Source data.
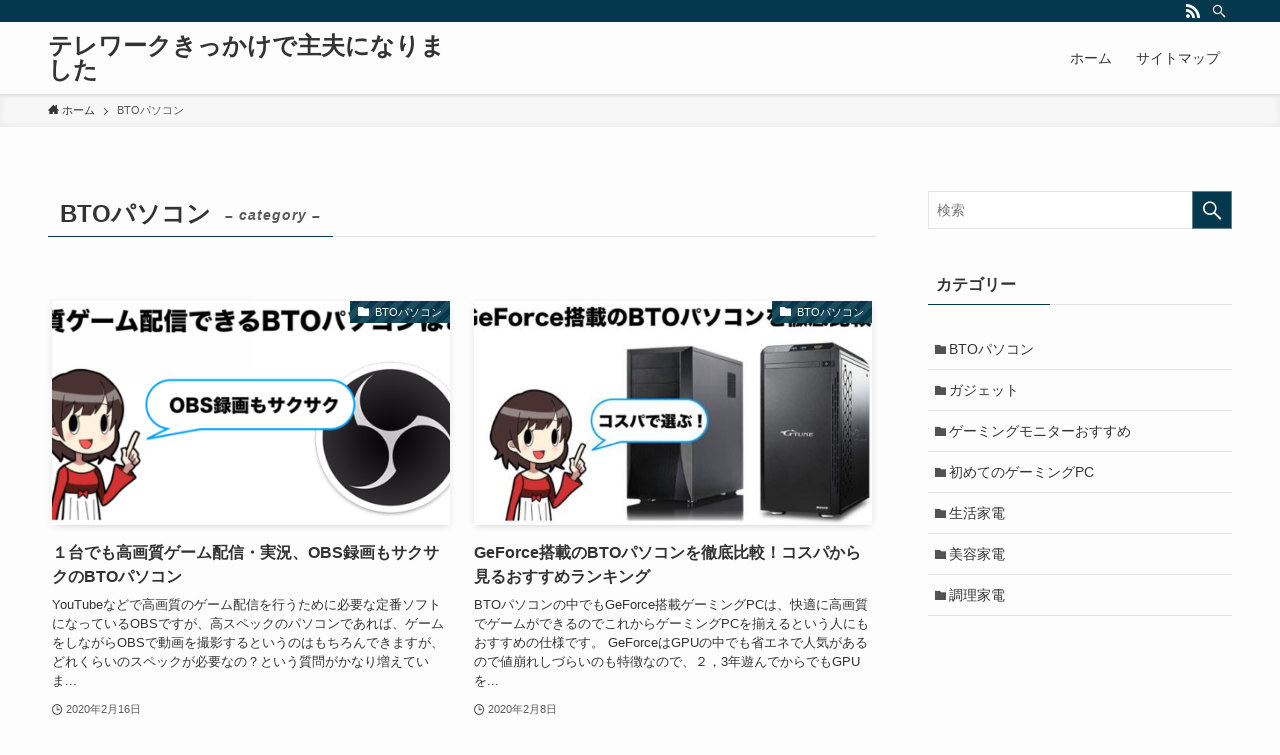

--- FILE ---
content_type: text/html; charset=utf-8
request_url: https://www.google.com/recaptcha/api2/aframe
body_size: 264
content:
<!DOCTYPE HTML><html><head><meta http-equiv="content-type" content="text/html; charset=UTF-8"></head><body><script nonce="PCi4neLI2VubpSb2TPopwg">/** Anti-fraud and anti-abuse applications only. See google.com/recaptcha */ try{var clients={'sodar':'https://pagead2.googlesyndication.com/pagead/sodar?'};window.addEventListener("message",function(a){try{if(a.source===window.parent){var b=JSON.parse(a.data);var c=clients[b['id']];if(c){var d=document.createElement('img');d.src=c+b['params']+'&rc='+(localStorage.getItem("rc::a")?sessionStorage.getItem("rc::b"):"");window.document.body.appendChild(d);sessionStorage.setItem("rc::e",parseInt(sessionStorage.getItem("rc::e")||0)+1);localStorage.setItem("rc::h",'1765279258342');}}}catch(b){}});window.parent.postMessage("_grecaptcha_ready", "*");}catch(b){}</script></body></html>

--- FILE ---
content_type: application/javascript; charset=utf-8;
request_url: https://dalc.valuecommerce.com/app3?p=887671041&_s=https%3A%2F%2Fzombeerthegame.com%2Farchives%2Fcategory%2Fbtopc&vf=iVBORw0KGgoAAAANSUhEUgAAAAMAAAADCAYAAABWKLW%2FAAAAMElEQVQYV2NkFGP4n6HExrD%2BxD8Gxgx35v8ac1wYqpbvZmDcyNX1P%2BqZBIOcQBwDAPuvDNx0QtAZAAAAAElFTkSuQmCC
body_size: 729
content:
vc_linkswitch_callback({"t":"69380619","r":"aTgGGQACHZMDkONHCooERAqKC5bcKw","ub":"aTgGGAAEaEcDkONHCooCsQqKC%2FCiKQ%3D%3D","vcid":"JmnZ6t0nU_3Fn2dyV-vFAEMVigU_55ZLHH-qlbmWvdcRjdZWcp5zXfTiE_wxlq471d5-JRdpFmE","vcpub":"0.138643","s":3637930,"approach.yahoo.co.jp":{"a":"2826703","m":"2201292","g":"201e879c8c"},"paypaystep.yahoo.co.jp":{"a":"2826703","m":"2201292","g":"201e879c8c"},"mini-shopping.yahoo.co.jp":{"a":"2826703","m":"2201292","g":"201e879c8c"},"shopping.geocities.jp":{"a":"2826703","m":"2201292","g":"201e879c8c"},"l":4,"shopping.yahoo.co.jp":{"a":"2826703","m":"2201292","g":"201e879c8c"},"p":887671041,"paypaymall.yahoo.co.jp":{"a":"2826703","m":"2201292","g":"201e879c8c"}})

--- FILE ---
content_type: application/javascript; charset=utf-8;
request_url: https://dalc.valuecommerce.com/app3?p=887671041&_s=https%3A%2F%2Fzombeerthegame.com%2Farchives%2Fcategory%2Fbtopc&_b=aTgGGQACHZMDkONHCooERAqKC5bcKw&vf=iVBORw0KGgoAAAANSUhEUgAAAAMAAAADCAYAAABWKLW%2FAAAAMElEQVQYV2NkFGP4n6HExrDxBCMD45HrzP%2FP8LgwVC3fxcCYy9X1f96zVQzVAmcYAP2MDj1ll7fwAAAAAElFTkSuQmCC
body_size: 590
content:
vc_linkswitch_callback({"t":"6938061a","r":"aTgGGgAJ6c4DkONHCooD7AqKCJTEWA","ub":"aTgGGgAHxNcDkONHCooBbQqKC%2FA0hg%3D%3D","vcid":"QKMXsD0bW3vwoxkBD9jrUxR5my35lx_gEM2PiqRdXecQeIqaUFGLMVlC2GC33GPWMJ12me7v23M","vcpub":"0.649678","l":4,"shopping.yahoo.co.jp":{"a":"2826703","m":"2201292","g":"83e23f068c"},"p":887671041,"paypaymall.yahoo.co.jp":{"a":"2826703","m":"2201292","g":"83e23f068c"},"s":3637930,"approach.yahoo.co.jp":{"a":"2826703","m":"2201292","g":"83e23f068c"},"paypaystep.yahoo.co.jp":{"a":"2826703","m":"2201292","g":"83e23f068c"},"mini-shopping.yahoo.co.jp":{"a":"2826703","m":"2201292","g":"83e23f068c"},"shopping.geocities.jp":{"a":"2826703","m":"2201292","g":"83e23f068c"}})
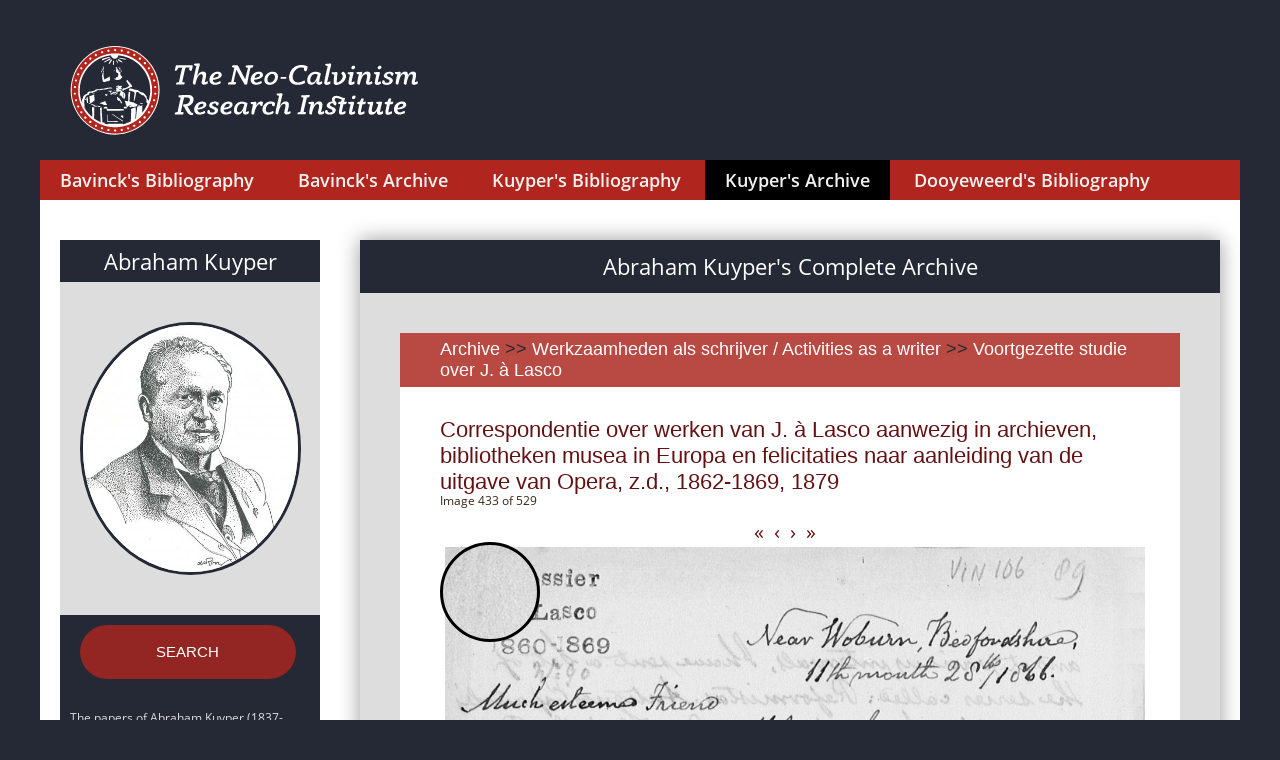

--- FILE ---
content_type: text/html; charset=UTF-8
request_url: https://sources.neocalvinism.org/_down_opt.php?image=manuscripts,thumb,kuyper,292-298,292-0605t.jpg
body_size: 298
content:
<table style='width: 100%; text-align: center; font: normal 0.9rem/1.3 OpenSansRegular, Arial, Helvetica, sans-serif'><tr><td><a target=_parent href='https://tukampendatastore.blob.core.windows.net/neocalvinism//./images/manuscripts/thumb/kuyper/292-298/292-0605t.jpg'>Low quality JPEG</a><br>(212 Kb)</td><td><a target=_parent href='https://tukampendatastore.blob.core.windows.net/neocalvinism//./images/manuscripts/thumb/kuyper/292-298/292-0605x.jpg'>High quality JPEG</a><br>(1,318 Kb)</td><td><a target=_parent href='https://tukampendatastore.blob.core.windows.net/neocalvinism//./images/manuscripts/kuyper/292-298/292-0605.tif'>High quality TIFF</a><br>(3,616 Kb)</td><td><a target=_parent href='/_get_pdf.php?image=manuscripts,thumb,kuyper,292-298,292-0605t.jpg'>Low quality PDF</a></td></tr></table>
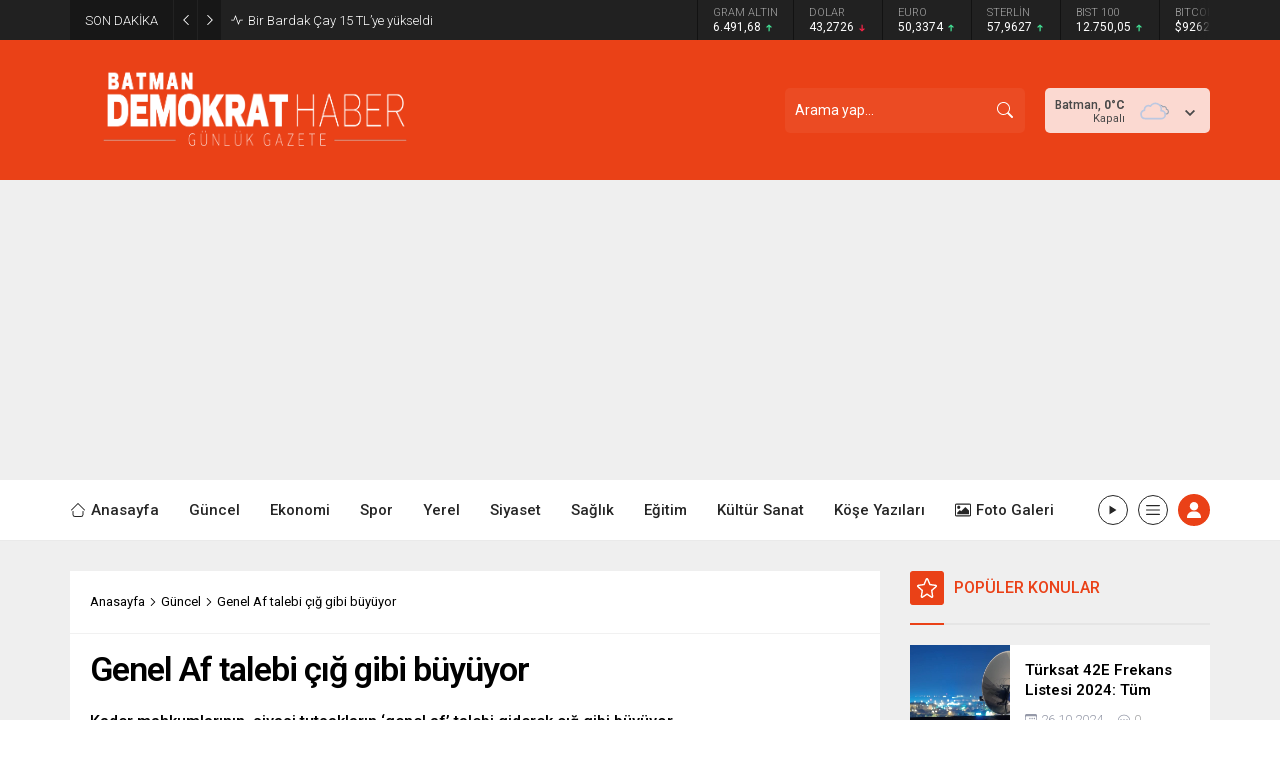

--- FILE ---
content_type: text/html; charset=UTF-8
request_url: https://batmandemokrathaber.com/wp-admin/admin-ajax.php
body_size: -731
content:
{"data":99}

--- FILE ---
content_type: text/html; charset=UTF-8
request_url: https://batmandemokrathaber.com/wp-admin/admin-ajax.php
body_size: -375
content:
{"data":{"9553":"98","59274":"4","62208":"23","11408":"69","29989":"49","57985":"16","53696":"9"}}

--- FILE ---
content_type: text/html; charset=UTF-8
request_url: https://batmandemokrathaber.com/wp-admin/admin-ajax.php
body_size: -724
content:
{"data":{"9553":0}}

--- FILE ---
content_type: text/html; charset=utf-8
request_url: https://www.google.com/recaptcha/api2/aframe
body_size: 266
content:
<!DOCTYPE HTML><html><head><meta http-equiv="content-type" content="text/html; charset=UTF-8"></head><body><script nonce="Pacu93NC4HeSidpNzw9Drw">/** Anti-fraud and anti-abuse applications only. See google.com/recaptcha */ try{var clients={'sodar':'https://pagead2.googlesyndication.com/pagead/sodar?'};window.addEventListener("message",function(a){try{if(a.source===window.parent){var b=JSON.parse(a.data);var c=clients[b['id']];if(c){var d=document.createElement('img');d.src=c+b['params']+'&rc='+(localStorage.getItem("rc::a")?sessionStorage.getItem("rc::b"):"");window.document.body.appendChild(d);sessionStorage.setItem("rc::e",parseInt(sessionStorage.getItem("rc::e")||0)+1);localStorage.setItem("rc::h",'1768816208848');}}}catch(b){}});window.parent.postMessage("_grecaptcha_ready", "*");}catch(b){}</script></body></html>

Work task. Among the entries, find every line holding "JSON" and return it.

Result of the task.
<!DOCTYPE HTML><html><head><meta http-equiv="content-type" content="text/html; charset=UTF-8"></head><body><script nonce="PCi4neLI2VubpSb2TPopwg">/** Anti-fraud and anti-abuse applications only. See google.com/recaptcha */ try{var clients={'sodar':'https://pagead2.googlesyndication.com/pagead/sodar?'};window.addEventListener("message",function(a){try{if(a.source===window.parent){var b=JSON.parse(a.data);var c=clients[b['id']];if(c){var d=document.createElement('img');d.src=c+b['params']+'&rc='+(localStorage.getItem("rc::a")?sessionStorage.getItem("rc::b"):"");window.document.body.appendChild(d);sessionStorage.setItem("rc::e",parseInt(sessionStorage.getItem("rc::e")||0)+1);localStorage.setItem("rc::h",'1765279258342');}}}catch(b){}});window.parent.postMessage("_grecaptcha_ready", "*");}catch(b){}</script></body></html>
<!DOCTYPE HTML><html><head><meta http-equiv="content-type" content="text/html; charset=UTF-8"></head><body><script nonce="Pacu93NC4HeSidpNzw9Drw">/** Anti-fraud and anti-abuse applications only. See google.com/recaptcha */ try{var clients={'sodar':'https://pagead2.googlesyndication.com/pagead/sodar?'};window.addEventListener("message",function(a){try{if(a.source===window.parent){var b=JSON.parse(a.data);var c=clients[b['id']];if(c){var d=document.createElement('img');d.src=c+b['params']+'&rc='+(localStorage.getItem("rc::a")?sessionStorage.getItem("rc::b"):"");window.document.body.appendChild(d);sessionStorage.setItem("rc::e",parseInt(sessionStorage.getItem("rc::e")||0)+1);localStorage.setItem("rc::h",'1768816208848');}}}catch(b){}});window.parent.postMessage("_grecaptcha_ready", "*");}catch(b){}</script></body></html>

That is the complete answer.